While Athens residents are looking forward to a return to normalcy this summer, some pandemic changes to downtown and its bar scene might be permanent.
Athens-Clarke County commissioners said at their agenda-setting session last week that they want to keep outdoor dining spaces and the College Square pedestrian plaza long after COVID-19. The 11:30 p.m. last call and 12 a.m. closing time commissioners set for bars last summer might also stick around.
Commissioner Melissa Link said she has been fielding calls from bar owners and wants to set clear vaccination thresholds for restoring the previous 2 a.m. last call. Another commissioner, Russell Edwards, said he doesn’t want it changed back at all. The earlier closing time is saving ACC money on policing and trash collection, as well as sparing front-line workers from stress, he said.
“For me, where I stand, closing time at midnight makes pretty good sense to me, especially in light of the problems our police have been having downtown, the discrimination, the attacks upon our solid waste personnel,” Edwards said. “Downtown between 1 a.m. and 2 a.m. just has not been a good vibe for a long time.”

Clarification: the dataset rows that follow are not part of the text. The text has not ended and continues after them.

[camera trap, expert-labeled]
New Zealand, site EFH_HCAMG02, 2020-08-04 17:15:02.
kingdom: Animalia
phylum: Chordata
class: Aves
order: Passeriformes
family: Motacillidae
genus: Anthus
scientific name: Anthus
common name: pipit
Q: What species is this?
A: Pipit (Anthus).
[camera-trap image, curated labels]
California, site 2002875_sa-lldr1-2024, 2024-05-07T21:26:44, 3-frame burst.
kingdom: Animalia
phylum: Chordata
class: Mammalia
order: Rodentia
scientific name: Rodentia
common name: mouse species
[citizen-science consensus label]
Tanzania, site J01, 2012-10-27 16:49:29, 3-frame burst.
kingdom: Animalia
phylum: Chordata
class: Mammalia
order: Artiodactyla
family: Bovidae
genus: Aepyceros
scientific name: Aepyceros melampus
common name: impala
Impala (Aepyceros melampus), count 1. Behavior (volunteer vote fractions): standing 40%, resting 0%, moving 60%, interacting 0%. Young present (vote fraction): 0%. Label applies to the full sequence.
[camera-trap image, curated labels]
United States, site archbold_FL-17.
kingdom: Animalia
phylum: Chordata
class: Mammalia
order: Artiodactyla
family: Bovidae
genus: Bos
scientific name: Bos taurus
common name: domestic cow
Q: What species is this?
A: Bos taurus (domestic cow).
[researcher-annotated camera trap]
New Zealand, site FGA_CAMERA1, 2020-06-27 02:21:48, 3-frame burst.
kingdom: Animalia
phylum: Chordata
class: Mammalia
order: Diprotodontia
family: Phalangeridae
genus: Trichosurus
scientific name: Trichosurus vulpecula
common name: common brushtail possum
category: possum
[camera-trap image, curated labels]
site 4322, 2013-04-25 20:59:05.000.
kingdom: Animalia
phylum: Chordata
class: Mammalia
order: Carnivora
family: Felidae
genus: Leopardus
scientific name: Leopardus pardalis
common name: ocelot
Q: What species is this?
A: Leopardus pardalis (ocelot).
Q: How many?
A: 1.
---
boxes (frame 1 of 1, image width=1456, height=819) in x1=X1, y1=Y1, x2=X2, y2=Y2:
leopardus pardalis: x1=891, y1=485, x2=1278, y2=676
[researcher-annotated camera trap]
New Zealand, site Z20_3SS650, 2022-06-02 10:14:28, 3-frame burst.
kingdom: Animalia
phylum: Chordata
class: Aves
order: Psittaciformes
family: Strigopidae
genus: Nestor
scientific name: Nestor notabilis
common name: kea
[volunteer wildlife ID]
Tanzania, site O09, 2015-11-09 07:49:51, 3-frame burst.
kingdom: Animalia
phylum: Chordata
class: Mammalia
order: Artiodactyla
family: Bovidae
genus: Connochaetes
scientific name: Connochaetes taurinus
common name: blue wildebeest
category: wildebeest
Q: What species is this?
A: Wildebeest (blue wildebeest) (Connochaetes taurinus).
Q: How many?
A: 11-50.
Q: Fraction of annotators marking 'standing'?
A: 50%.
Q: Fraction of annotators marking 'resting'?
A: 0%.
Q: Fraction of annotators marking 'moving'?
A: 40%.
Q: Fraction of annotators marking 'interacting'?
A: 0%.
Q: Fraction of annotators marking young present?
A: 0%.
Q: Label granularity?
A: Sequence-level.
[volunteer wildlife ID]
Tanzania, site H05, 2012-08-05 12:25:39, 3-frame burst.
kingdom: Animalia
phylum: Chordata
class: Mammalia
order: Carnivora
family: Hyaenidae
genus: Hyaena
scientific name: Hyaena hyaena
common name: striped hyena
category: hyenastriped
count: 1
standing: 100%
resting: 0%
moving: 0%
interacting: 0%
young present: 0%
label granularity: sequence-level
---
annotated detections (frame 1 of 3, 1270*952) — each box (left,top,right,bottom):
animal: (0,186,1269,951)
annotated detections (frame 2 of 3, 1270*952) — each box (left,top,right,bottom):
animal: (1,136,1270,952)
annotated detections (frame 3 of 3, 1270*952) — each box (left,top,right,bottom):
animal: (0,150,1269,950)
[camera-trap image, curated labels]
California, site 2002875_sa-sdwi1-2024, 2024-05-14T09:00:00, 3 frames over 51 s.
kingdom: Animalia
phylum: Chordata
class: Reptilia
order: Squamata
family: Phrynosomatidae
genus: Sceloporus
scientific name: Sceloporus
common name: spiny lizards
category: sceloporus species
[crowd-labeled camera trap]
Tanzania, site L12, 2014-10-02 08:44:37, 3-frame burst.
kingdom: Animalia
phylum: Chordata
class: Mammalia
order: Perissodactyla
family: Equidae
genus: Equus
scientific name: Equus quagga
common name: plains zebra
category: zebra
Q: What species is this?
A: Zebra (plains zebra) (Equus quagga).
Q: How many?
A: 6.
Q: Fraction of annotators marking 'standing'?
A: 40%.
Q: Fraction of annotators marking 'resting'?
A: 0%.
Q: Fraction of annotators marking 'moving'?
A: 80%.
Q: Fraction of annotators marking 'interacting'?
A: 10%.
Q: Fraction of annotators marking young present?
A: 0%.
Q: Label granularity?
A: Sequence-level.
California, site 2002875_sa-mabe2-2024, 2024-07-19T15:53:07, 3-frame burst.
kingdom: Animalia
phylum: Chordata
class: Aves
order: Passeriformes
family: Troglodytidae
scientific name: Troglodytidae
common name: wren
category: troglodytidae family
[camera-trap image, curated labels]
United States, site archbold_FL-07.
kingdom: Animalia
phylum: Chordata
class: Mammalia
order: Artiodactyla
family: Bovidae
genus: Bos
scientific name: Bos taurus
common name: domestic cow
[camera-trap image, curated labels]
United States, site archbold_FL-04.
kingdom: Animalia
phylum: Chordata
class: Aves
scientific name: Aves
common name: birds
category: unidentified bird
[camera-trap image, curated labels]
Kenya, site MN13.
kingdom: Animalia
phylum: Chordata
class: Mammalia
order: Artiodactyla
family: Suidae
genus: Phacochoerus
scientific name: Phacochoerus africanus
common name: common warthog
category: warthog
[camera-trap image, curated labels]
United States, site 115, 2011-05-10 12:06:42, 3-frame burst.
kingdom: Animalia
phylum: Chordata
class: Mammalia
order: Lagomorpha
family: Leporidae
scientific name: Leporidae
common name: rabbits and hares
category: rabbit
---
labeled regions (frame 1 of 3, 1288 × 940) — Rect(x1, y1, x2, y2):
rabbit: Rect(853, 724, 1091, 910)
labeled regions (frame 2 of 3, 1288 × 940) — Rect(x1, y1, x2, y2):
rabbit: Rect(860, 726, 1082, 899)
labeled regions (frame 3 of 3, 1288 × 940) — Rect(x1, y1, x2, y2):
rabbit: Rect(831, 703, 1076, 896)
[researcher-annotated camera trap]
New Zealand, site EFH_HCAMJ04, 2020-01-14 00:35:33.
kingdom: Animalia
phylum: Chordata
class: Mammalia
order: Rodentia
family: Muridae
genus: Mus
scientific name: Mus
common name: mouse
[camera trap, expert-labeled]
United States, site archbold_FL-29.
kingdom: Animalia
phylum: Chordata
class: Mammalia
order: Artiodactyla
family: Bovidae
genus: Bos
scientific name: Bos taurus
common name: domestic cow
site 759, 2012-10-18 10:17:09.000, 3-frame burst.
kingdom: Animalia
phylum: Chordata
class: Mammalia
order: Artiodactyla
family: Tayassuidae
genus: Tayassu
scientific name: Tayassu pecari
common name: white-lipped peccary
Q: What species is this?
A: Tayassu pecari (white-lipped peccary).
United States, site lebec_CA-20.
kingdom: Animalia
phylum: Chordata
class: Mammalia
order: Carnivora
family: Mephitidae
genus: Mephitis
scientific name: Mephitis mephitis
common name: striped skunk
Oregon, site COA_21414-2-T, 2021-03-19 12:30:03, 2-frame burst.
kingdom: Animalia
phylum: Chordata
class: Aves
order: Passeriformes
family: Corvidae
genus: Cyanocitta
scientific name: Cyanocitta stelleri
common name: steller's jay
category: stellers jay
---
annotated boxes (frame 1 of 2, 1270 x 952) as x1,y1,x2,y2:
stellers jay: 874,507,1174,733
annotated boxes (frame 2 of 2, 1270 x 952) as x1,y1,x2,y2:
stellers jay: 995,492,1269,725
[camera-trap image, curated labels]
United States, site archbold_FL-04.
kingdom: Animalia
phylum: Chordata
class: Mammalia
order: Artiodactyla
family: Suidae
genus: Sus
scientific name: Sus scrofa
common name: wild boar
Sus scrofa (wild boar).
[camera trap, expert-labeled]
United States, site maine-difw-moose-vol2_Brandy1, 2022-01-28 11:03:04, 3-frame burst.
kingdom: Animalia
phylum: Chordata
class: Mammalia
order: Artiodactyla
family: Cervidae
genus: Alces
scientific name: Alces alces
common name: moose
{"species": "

The earlier last call—approved to prevent big crowds from gathering downtown late at night and spreading coronavirus—is tied to the state’s judicial emergency, which Georgia Supreme Court Chief Justice Harold Melton recently extended until Apr. 8. However, commissioners can set bar closing times at whatever hour they want.
The downtown “parklets” program that’s up for renewal is actually two separate programs—one that allows restaurants to set up socially distanced tables in parking spots, and another specifically on West Washington Street that’s open to all businesses, including bars and retailers. County staff recommended extending parklets for restaurants but not the West Washington outdoor retail pilot program. The number of people and businesses using the outdoor seating on West Washington has “significantly decreased” since football season, according to Central Services Director Andrew Saunders.
Several commissioners disagreed. The West Washington parklets “are thriving,” Edwards said.
“I know for a fact that business owners do very much want it and like it,” Link added. Those businesses have an older and more cautious clientele than the rest of downtown, and customers might come back in larger numbers as they get vaccinated and the weather improves, she said.
As for closing College Square to cars, “This has been a complete success,” Commissioner Tim Denson said. A survey found 97% approval for keeping it closed, he noted, and a traffic study found that the closure actually improved traffic flow downtown, contrary to fears that it would cause congestion on other streets.
“Why are we not going ahead and voting to make this permanent right now?” Denson asked. Manager Blaine Williams said staff will make a presentation on College Square in May, after which the commission would decide whether to close it permanently, although the commission could go ahead and make the decision at its next meeting Tuesday, Apr. 6.
“We’re going to close it, right?” Denson said. “We’re going to close it. We are.” But Link said it wouldn’t be transparent to spring that decision on people. Still, whenever a decision is made, it’s clear that a majority of commissioners favor permanent closure.
Other items on the agenda include plans for a pocket park in the parking lot of the county-owned Costa Building at the corner of Washington and Lumpkin streets, locations for trash and recycling “eco-stations” downtown, and the General Time development slated for a former watch factory on Newton Bridge Road. General Time will include retail, restaurant and light manufacturing space, multifamily housing, a hotel and an amphitheater. Business tenants include Terrapin and a call center for online furniture and home goods retailer Wayfair.
The ACC Planning Commission expressed concern about the amount of flexible space in the plan but ultimately voted unanimously to recommend approval. “Clearly, the planning commission wanted to take a chance and go forward with this,” Commissioner Carol Myers said.
Through a tax allocation district in the surrounding area, new taxes generated by the development could be used to fund amenities like trails in the Kathwood Drive area, Mayor Kelly Girtz said.